-- Exercice écrit --
Traduisez en anglais cette phrase de l'extrait sur Duclos : « Si l'on mettait les deux portraits sur deux colonnes en regard, on aurait idée du sans-gêne avec lequel Duclos en a usé dans ses emprunts à peu près textuels. »

-- Texte fourni --
------------------------------------------------------------

Ce genre de remarques serait perpétuel. Louis XI, réfugié auprès du duc de
Bourgogne, vit et habite à Gennep, que le duc lui a donné pour résidence, et
qui était le plus beau pays de chasse qui fût dans la Flandre et le
Brabant ; il y partage son temps entre la chasse, la promenade et la
lecture. Duclos le dit après l’abbé Le Grand. Pourquoi omet-il ce trait
qu’avait ajouté le docte abbé, et qui caractérise un goût de Louis XI :
« Il fit venir ses livres de Dauphiné ? »
Le portrait de la première Dauphine, de Marguerite d’Écosse, celle qui donna
le baiser de sapience à Alain Chartier endormi, et qui mourut à la fleur de
l’âge, victime de la calomnie et abreuvée de dégoûts, en disant pour
dernière parole : « F. de la vie ! qu’on ne m’en parle
plus
59 ! »
ce portrait est très
agréable chez
Duclos, mais il est pris tout
entier de l’abbé Le Grand, qui ne fait que l’étendre un peu plus, et y mêler
de ses longueurs et de sa bonhomie d’expression. Si l’on mettait les deux
portraits sur deux colonnes en regard, on aurait idée du sans-gêne avec
lequel Duclos en a usé dans ses emprunts à peu près textuels. Il trouve
pourtant moyen d’omettre encore des traits : « Elle aimait
passionnément les lettres »
, dit-il tout court. — « Elle
aimait les lettres, dit l’abbé Le Grand, et elle avait une si grande
passion pour la poésie, qu’elle passait les nuits à faire des
vers. »
La conclusion de l’Histoire de Duclos est piquante et elle
a couru comme un de ces mots heureux qu’il lançait en causant. L’abbé
Le Grand, dans les pages qui terminent, lui a servi de guide comme partout.

------------------------------------------------------------

-- Matériel --
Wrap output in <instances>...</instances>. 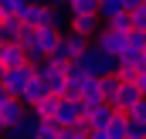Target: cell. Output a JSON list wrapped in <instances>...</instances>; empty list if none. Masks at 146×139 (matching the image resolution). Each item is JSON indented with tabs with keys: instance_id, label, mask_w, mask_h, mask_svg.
Segmentation results:
<instances>
[{
	"instance_id": "obj_1",
	"label": "cell",
	"mask_w": 146,
	"mask_h": 139,
	"mask_svg": "<svg viewBox=\"0 0 146 139\" xmlns=\"http://www.w3.org/2000/svg\"><path fill=\"white\" fill-rule=\"evenodd\" d=\"M75 65L85 71V75H95V78H106V75H115V58H109V54H102L92 41L85 44V51L75 58Z\"/></svg>"
},
{
	"instance_id": "obj_2",
	"label": "cell",
	"mask_w": 146,
	"mask_h": 139,
	"mask_svg": "<svg viewBox=\"0 0 146 139\" xmlns=\"http://www.w3.org/2000/svg\"><path fill=\"white\" fill-rule=\"evenodd\" d=\"M31 68H34V75L44 81L48 95H54V99L65 95V68H58V65H51V61H37V65H31Z\"/></svg>"
},
{
	"instance_id": "obj_3",
	"label": "cell",
	"mask_w": 146,
	"mask_h": 139,
	"mask_svg": "<svg viewBox=\"0 0 146 139\" xmlns=\"http://www.w3.org/2000/svg\"><path fill=\"white\" fill-rule=\"evenodd\" d=\"M34 75V68L31 65H17V68H3V75H0V88L10 95V99H17L21 95V88L27 85V78Z\"/></svg>"
},
{
	"instance_id": "obj_4",
	"label": "cell",
	"mask_w": 146,
	"mask_h": 139,
	"mask_svg": "<svg viewBox=\"0 0 146 139\" xmlns=\"http://www.w3.org/2000/svg\"><path fill=\"white\" fill-rule=\"evenodd\" d=\"M78 119H82V112H78V99L61 95V99H58V105H54L51 122H54L58 129H72V126H78Z\"/></svg>"
},
{
	"instance_id": "obj_5",
	"label": "cell",
	"mask_w": 146,
	"mask_h": 139,
	"mask_svg": "<svg viewBox=\"0 0 146 139\" xmlns=\"http://www.w3.org/2000/svg\"><path fill=\"white\" fill-rule=\"evenodd\" d=\"M92 44H95L102 54H109V58H119V54H122V48H126V34H115V31H106V27H99V34L92 37Z\"/></svg>"
},
{
	"instance_id": "obj_6",
	"label": "cell",
	"mask_w": 146,
	"mask_h": 139,
	"mask_svg": "<svg viewBox=\"0 0 146 139\" xmlns=\"http://www.w3.org/2000/svg\"><path fill=\"white\" fill-rule=\"evenodd\" d=\"M41 99H48V88H44V81L37 78V75H31L27 78V85L21 88V95H17V102L24 105V109H34Z\"/></svg>"
},
{
	"instance_id": "obj_7",
	"label": "cell",
	"mask_w": 146,
	"mask_h": 139,
	"mask_svg": "<svg viewBox=\"0 0 146 139\" xmlns=\"http://www.w3.org/2000/svg\"><path fill=\"white\" fill-rule=\"evenodd\" d=\"M99 27H102V21L92 14V17H68V27H65V31L82 34V37H88V41H92V37L99 34Z\"/></svg>"
},
{
	"instance_id": "obj_8",
	"label": "cell",
	"mask_w": 146,
	"mask_h": 139,
	"mask_svg": "<svg viewBox=\"0 0 146 139\" xmlns=\"http://www.w3.org/2000/svg\"><path fill=\"white\" fill-rule=\"evenodd\" d=\"M17 65H27V54L17 41L10 44H0V68H17Z\"/></svg>"
},
{
	"instance_id": "obj_9",
	"label": "cell",
	"mask_w": 146,
	"mask_h": 139,
	"mask_svg": "<svg viewBox=\"0 0 146 139\" xmlns=\"http://www.w3.org/2000/svg\"><path fill=\"white\" fill-rule=\"evenodd\" d=\"M17 21H21L24 27H44V21H48V7H34V3H24V7L17 10Z\"/></svg>"
},
{
	"instance_id": "obj_10",
	"label": "cell",
	"mask_w": 146,
	"mask_h": 139,
	"mask_svg": "<svg viewBox=\"0 0 146 139\" xmlns=\"http://www.w3.org/2000/svg\"><path fill=\"white\" fill-rule=\"evenodd\" d=\"M34 129H37V119L31 112H24V119H17L14 126H7V139H34Z\"/></svg>"
},
{
	"instance_id": "obj_11",
	"label": "cell",
	"mask_w": 146,
	"mask_h": 139,
	"mask_svg": "<svg viewBox=\"0 0 146 139\" xmlns=\"http://www.w3.org/2000/svg\"><path fill=\"white\" fill-rule=\"evenodd\" d=\"M24 112H27V109L17 102V99H3V102H0V122H3V126H14L17 119H24Z\"/></svg>"
},
{
	"instance_id": "obj_12",
	"label": "cell",
	"mask_w": 146,
	"mask_h": 139,
	"mask_svg": "<svg viewBox=\"0 0 146 139\" xmlns=\"http://www.w3.org/2000/svg\"><path fill=\"white\" fill-rule=\"evenodd\" d=\"M24 31V24L17 21V17H0V44H10V41H17Z\"/></svg>"
},
{
	"instance_id": "obj_13",
	"label": "cell",
	"mask_w": 146,
	"mask_h": 139,
	"mask_svg": "<svg viewBox=\"0 0 146 139\" xmlns=\"http://www.w3.org/2000/svg\"><path fill=\"white\" fill-rule=\"evenodd\" d=\"M95 7H99V0H68V3H65L68 17H92Z\"/></svg>"
},
{
	"instance_id": "obj_14",
	"label": "cell",
	"mask_w": 146,
	"mask_h": 139,
	"mask_svg": "<svg viewBox=\"0 0 146 139\" xmlns=\"http://www.w3.org/2000/svg\"><path fill=\"white\" fill-rule=\"evenodd\" d=\"M115 14H122V3L119 0H99V7H95V17L99 21H109Z\"/></svg>"
},
{
	"instance_id": "obj_15",
	"label": "cell",
	"mask_w": 146,
	"mask_h": 139,
	"mask_svg": "<svg viewBox=\"0 0 146 139\" xmlns=\"http://www.w3.org/2000/svg\"><path fill=\"white\" fill-rule=\"evenodd\" d=\"M99 85H102V102L109 105L112 99H115V92H119V85H122V81H119L115 75H106V78H99Z\"/></svg>"
},
{
	"instance_id": "obj_16",
	"label": "cell",
	"mask_w": 146,
	"mask_h": 139,
	"mask_svg": "<svg viewBox=\"0 0 146 139\" xmlns=\"http://www.w3.org/2000/svg\"><path fill=\"white\" fill-rule=\"evenodd\" d=\"M106 31H115V34H129V14H115L109 21H102Z\"/></svg>"
},
{
	"instance_id": "obj_17",
	"label": "cell",
	"mask_w": 146,
	"mask_h": 139,
	"mask_svg": "<svg viewBox=\"0 0 146 139\" xmlns=\"http://www.w3.org/2000/svg\"><path fill=\"white\" fill-rule=\"evenodd\" d=\"M126 119H129V122H136V126H143V129H146V99H139V102L133 105V109L126 112Z\"/></svg>"
},
{
	"instance_id": "obj_18",
	"label": "cell",
	"mask_w": 146,
	"mask_h": 139,
	"mask_svg": "<svg viewBox=\"0 0 146 139\" xmlns=\"http://www.w3.org/2000/svg\"><path fill=\"white\" fill-rule=\"evenodd\" d=\"M129 31H146V3L129 10Z\"/></svg>"
},
{
	"instance_id": "obj_19",
	"label": "cell",
	"mask_w": 146,
	"mask_h": 139,
	"mask_svg": "<svg viewBox=\"0 0 146 139\" xmlns=\"http://www.w3.org/2000/svg\"><path fill=\"white\" fill-rule=\"evenodd\" d=\"M34 139H58V126H54V122H37Z\"/></svg>"
},
{
	"instance_id": "obj_20",
	"label": "cell",
	"mask_w": 146,
	"mask_h": 139,
	"mask_svg": "<svg viewBox=\"0 0 146 139\" xmlns=\"http://www.w3.org/2000/svg\"><path fill=\"white\" fill-rule=\"evenodd\" d=\"M21 7H24V0H0V17H17Z\"/></svg>"
},
{
	"instance_id": "obj_21",
	"label": "cell",
	"mask_w": 146,
	"mask_h": 139,
	"mask_svg": "<svg viewBox=\"0 0 146 139\" xmlns=\"http://www.w3.org/2000/svg\"><path fill=\"white\" fill-rule=\"evenodd\" d=\"M58 139H88V132L78 129V126H72V129H58Z\"/></svg>"
},
{
	"instance_id": "obj_22",
	"label": "cell",
	"mask_w": 146,
	"mask_h": 139,
	"mask_svg": "<svg viewBox=\"0 0 146 139\" xmlns=\"http://www.w3.org/2000/svg\"><path fill=\"white\" fill-rule=\"evenodd\" d=\"M126 139H146V129H143V126H136V122H129V119H126Z\"/></svg>"
},
{
	"instance_id": "obj_23",
	"label": "cell",
	"mask_w": 146,
	"mask_h": 139,
	"mask_svg": "<svg viewBox=\"0 0 146 139\" xmlns=\"http://www.w3.org/2000/svg\"><path fill=\"white\" fill-rule=\"evenodd\" d=\"M133 85L139 88V95H143V99H146V71H139V75L133 78Z\"/></svg>"
},
{
	"instance_id": "obj_24",
	"label": "cell",
	"mask_w": 146,
	"mask_h": 139,
	"mask_svg": "<svg viewBox=\"0 0 146 139\" xmlns=\"http://www.w3.org/2000/svg\"><path fill=\"white\" fill-rule=\"evenodd\" d=\"M24 3H34V7H44L48 0H24Z\"/></svg>"
},
{
	"instance_id": "obj_25",
	"label": "cell",
	"mask_w": 146,
	"mask_h": 139,
	"mask_svg": "<svg viewBox=\"0 0 146 139\" xmlns=\"http://www.w3.org/2000/svg\"><path fill=\"white\" fill-rule=\"evenodd\" d=\"M65 3H68V0H65Z\"/></svg>"
},
{
	"instance_id": "obj_26",
	"label": "cell",
	"mask_w": 146,
	"mask_h": 139,
	"mask_svg": "<svg viewBox=\"0 0 146 139\" xmlns=\"http://www.w3.org/2000/svg\"><path fill=\"white\" fill-rule=\"evenodd\" d=\"M143 3H146V0H143Z\"/></svg>"
}]
</instances>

------------------------------------------------------------

-- Réponse complète --
If the two portraits were set side by side in two columns, one would get an idea of how unceremoniously Duclos went about his almost word-for-word borrowings.